931388

Die Details des Sicherheitsupdates

26.01.2005 | 15:40 Uhr |

Apple hat sieben Lücken in Mac-OS X geschlossen.

Apple stellt seit Mittwoch, 26. Januar 2005, eines der allmonatlichen Sicherheitsupdates bereit. Anders als bei vielen vorhergehenden Updates stimmt die Dokumentation exakt mit dem Inhalt überein.
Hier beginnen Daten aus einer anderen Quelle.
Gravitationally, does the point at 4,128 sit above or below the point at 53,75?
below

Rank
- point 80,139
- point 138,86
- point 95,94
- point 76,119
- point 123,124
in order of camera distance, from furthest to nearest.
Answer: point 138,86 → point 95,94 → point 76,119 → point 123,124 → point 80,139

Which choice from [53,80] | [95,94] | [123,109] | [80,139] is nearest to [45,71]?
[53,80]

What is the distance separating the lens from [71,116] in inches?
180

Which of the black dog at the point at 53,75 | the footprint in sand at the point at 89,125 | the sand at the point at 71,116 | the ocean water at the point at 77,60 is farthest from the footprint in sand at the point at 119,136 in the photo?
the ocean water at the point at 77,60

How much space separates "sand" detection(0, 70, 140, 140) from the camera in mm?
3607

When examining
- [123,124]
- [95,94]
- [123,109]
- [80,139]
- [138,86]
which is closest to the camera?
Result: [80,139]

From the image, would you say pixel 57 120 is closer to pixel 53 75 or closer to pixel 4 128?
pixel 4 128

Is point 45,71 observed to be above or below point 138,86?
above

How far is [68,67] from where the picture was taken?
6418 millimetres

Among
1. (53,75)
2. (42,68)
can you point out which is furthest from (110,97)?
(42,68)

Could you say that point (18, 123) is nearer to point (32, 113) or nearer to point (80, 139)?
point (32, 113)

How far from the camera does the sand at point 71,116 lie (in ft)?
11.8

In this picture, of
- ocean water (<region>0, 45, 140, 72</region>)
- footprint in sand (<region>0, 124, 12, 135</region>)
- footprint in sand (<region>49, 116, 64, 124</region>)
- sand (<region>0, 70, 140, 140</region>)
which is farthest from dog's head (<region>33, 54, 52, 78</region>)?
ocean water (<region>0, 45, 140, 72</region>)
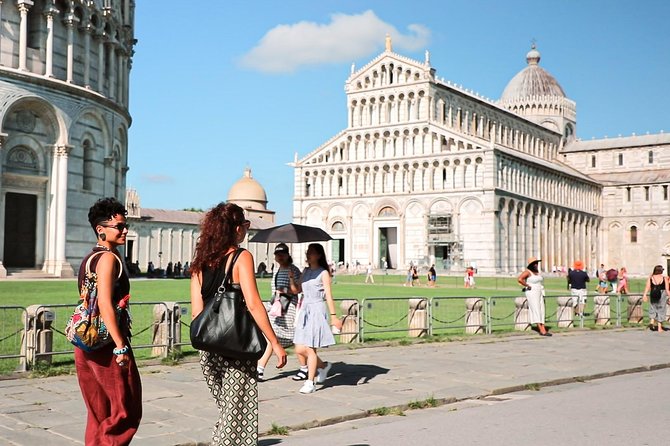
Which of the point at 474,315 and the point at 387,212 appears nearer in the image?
the point at 474,315

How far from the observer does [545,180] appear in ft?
258

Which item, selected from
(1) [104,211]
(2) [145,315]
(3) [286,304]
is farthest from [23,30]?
(1) [104,211]

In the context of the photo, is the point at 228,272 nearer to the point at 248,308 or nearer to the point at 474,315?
the point at 248,308

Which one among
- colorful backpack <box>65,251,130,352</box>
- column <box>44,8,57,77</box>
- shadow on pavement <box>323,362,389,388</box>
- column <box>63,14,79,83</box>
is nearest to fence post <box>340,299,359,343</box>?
shadow on pavement <box>323,362,389,388</box>

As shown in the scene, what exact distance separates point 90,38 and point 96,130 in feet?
14.0

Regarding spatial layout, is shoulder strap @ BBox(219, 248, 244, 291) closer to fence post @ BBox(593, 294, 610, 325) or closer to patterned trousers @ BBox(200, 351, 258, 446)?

Eine Analyse der veränderten Dateien zeigt, dass nur die sieben Komponenten verändert wurden, die in der Beschreibung zum Update erwähnt werden ("About Security Upddate 2005-001 for Mac OS X").

Wer nicht mit der aktuellen Variante 10.3.7 von Mac-OS X arbeitet, sondern mit 10.2.8, bekommt nur drei der sieben Änderungen:

- Ein Update für Colorsync, das verhindert, dass falsch aufgebaute ICC-Profile zum Absturz von Colorsync führen, was wiederum den Inhalt dieses ICC-Geräteprofils zur Ausführung bringt. Ein Hacker könnte also ein ICC-Profil erstellen und dort Programmbefehle unterbringen. Allerdings setzt das voraus, dass man das ICC-Geräteprofil im Ordner /Library/ColorSync/Profiles installiert und es anschließend in Systemeinstellungen > Monitor auswählt. Die Gefahr, die von dieser Lücke im Betriebssystem ausgeht, dürfte deshalb sehr gering sein. Apple verweist darauf, dass bisher kein Versuch bekannt wurde, diese Sicherheitslücke auszunutzen.

- Das Update auf PHP 4.3.10
Mac-OS X enthält eine Reihe von Programmiersprachen, darunter PHP, die in der Regel für Internetseiten genutzt wird, deren Inhalt dynamisch berechnet wird. In PHP sind in den vergangenen Monaten einer Reihe von Fehlern entdeckt worden, die zum Absturz der Internet-Serversoftware oder anderen Einbruchsmöglichkeiten führen. Das Update auf Version 4.3.10 behebt die heute bekannten Fehler und ist deshalb für alle interessant, die den internen Web-Server von Mac-OS X nutzen (Systemeinstellungen > Sharing > Dienste > Personal Web Sharing).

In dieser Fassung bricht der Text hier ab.